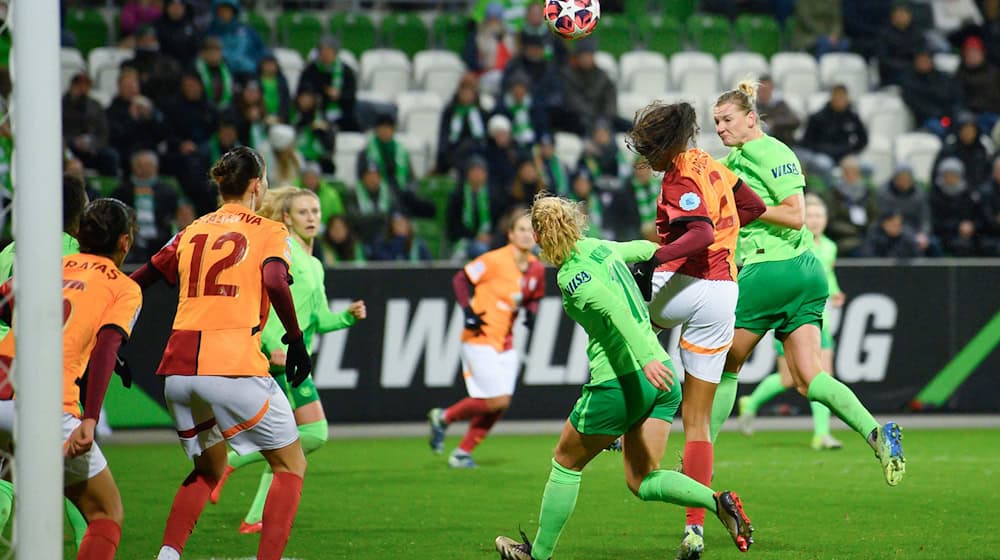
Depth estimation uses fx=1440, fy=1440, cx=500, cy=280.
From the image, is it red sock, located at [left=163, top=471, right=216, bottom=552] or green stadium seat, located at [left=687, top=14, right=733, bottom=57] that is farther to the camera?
green stadium seat, located at [left=687, top=14, right=733, bottom=57]

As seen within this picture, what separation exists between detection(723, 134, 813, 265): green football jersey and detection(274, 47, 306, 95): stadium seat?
9.84 metres

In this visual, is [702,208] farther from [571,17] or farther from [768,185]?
[571,17]

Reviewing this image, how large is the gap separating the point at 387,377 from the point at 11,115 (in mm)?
8842

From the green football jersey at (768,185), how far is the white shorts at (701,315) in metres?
0.85

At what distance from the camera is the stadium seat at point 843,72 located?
18781 mm

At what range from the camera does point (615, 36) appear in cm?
1892

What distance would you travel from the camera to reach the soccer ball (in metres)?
8.46

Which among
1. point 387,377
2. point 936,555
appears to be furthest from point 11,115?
point 387,377

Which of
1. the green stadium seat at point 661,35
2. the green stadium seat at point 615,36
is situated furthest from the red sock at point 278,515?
the green stadium seat at point 661,35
=====
PROBLEM REQUIREMENTS:
Each line of the data should be quoted exactly, with pictures left out.

FULL RESPONSE:
Depth estimation uses fx=1440, fy=1440, cx=500, cy=280.
From the image, is it red sock, located at [left=163, top=471, right=216, bottom=552] or green stadium seat, located at [left=687, top=14, right=733, bottom=57] that is farther to the camera?
green stadium seat, located at [left=687, top=14, right=733, bottom=57]

As seen within this picture, what separation exists between detection(723, 134, 813, 265): green football jersey and detection(274, 47, 306, 95): stadium seat?
9.84 metres

In this visual, is [702,208] farther from [571,17] or farther from [768,185]?
[571,17]

Reviewing this image, how large is the gap separating the point at 387,377 from the point at 11,115 (in mm)?
8842

From the green football jersey at (768,185), how far is the white shorts at (701,315) in metres?
0.85

At what distance from the camera is the stadium seat at point 843,72 located?
18781 mm

At what range from the camera does point (615, 36) appear in cm?
1892

What distance would you travel from the camera to reach the soccer ball (in metres)?
8.46

Which among
1. point 387,377
2. point 936,555
appears to be furthest from point 11,115?
point 387,377

Which of
1. the green stadium seat at point 661,35
2. the green stadium seat at point 615,36
is situated furthest from the red sock at point 278,515?
the green stadium seat at point 661,35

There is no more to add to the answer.